#### VORLIEGENDER TEXT ####

So hast du das Matthäus-Evangelium noch nie gelesen
Ich denke, mir ist lange Zeit viel von der Schönheit der Evangelien entgangen – und insbesondere von der des Matthäusevangeliums –, bis ich erkannte, dass der Sinngehalt einer Geschichte nicht nur durch ihren Inhalt ausgedrückt wird, sondern auch durch ihre Form. Es ist nicht nur Matthäus’ Wortwahl, sondern auch die Anordnung der Worte – die Art und Weise, wie er seine Geschichten erzählt – in der sich zeigt, was er über Jesus denkt.
Auf diese Weise schildert Matthäus das, was eigentlich schon bekannt ist – aber mit einer überraschenden Wendung. Im Grunde wird im Matthäusevangelium die Geschichte Israels durch die Geschichte Jesu fortgesetzt. Das bedeutet, dass man mit Hilfe der folgenden drei Fragen Texte des Matthäusevangeliums fruchtbringend lesen kann:
- Wie hallt hier die Geschichte Israels wider?

#### BEREITGESTELLTE AUFLISTUNG ####

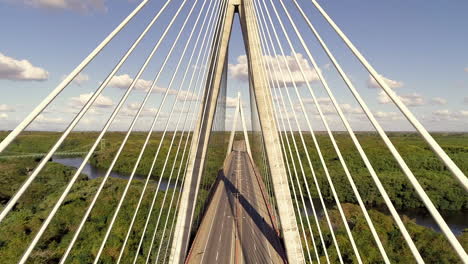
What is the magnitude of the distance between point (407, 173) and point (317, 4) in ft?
15.4

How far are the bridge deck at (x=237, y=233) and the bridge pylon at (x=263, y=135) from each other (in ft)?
27.8

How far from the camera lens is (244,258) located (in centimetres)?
1756

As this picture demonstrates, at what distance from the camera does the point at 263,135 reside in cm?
1131

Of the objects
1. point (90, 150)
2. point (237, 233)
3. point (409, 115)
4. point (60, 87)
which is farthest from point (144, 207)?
point (409, 115)

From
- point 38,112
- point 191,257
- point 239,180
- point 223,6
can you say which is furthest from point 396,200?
point 38,112

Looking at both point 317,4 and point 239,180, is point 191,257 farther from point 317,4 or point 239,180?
point 239,180

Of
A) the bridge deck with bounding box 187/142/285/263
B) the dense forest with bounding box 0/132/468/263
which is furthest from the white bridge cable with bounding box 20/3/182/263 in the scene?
the bridge deck with bounding box 187/142/285/263

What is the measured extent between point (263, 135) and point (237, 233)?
1334cm

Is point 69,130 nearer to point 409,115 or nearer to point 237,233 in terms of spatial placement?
point 409,115

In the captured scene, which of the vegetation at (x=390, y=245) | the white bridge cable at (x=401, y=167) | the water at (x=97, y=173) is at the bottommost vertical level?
the vegetation at (x=390, y=245)

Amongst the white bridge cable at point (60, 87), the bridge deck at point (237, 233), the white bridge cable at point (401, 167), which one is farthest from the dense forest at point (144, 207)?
the white bridge cable at point (401, 167)

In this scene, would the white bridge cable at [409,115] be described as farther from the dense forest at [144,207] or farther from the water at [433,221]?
the water at [433,221]

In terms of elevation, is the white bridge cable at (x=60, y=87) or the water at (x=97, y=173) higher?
the water at (x=97, y=173)

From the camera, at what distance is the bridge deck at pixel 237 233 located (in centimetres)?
1758
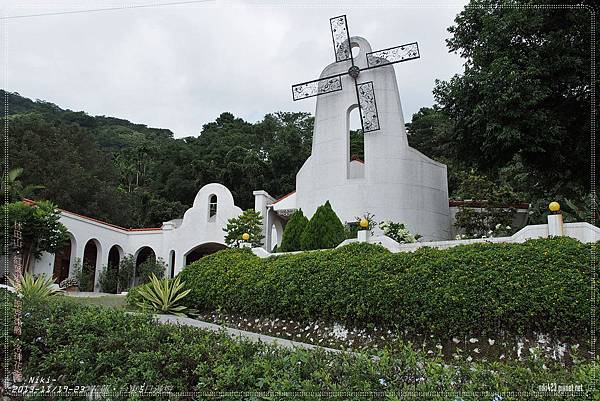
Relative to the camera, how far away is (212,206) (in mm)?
20844

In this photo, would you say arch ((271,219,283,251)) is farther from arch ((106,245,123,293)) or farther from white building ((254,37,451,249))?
arch ((106,245,123,293))

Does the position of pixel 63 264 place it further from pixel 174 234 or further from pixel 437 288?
pixel 437 288

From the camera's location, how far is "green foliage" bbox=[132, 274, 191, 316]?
396 inches

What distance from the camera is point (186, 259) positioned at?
21406 mm

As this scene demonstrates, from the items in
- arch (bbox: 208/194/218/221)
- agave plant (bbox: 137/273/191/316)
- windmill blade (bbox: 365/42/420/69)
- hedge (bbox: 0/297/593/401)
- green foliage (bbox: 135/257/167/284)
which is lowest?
hedge (bbox: 0/297/593/401)

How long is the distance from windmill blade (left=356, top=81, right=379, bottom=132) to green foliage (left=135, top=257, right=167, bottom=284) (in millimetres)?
10814

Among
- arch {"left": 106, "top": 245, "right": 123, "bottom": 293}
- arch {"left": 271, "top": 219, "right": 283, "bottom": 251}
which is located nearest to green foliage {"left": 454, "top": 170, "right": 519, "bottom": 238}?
arch {"left": 271, "top": 219, "right": 283, "bottom": 251}

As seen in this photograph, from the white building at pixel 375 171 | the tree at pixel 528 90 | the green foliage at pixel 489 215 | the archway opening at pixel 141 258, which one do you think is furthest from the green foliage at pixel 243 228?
the tree at pixel 528 90

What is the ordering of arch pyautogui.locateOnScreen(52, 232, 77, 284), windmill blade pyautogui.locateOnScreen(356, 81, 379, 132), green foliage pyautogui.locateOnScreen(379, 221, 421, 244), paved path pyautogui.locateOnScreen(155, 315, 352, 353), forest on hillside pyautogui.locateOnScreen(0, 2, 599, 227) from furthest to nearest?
arch pyautogui.locateOnScreen(52, 232, 77, 284) < windmill blade pyautogui.locateOnScreen(356, 81, 379, 132) < green foliage pyautogui.locateOnScreen(379, 221, 421, 244) < forest on hillside pyautogui.locateOnScreen(0, 2, 599, 227) < paved path pyautogui.locateOnScreen(155, 315, 352, 353)

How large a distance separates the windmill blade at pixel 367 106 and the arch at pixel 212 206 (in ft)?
27.6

####

# SCHRIFTLICHE AUFGABE:
Bitte führe den Text über das Matthäusevangelium im Anschluss an die Frage „Wie hallt hier die Geschichte Israels wider?“ weiter.

# LÖSUNG DER ÜBUNG:
- Wie erfüllt Jesus die Geschichte Israels?
- Wie wird hier die Geschichte Israels vorangebracht?
Wenn wir gleichzeitig mit einem Auge auf die alte Geschichte zurückblicken und mit dem anderen auf die Veränderungen achten, die diese neue Geschichte mit sich bringt, dann lässt sich das Matthäusevangelium am besten verstehen.
Die Geschichte Josephs im Matthäusevangelium
Der Bericht von der Geburt Jesu ist ein gutes Beispiel hierfür. Eigentlich ist Geschichte in Matthäus 1,18–2,23 recht einfach: Die Geburt Jesu wird aus der Perspektive des Joseph beschrieben. Er findet heraus, dass Maria schwanger ist, aber dann wird ihm in einem Traum geoffenbart, dass dieses Kind vom Heiligen Geist ist und dass es das Volk von ihren Sünden befreien wird (Mt 1,18–25). Im zweiten Kapitel ist die Familie allerdings dann auf der Flucht vor König Herodes. Sie fliehen nach Ägypten, kehren über Rama wieder ins Land zurück und siedeln sich dann – weil es dort ungefährlicher ist – in Nazareth an (Mt 2).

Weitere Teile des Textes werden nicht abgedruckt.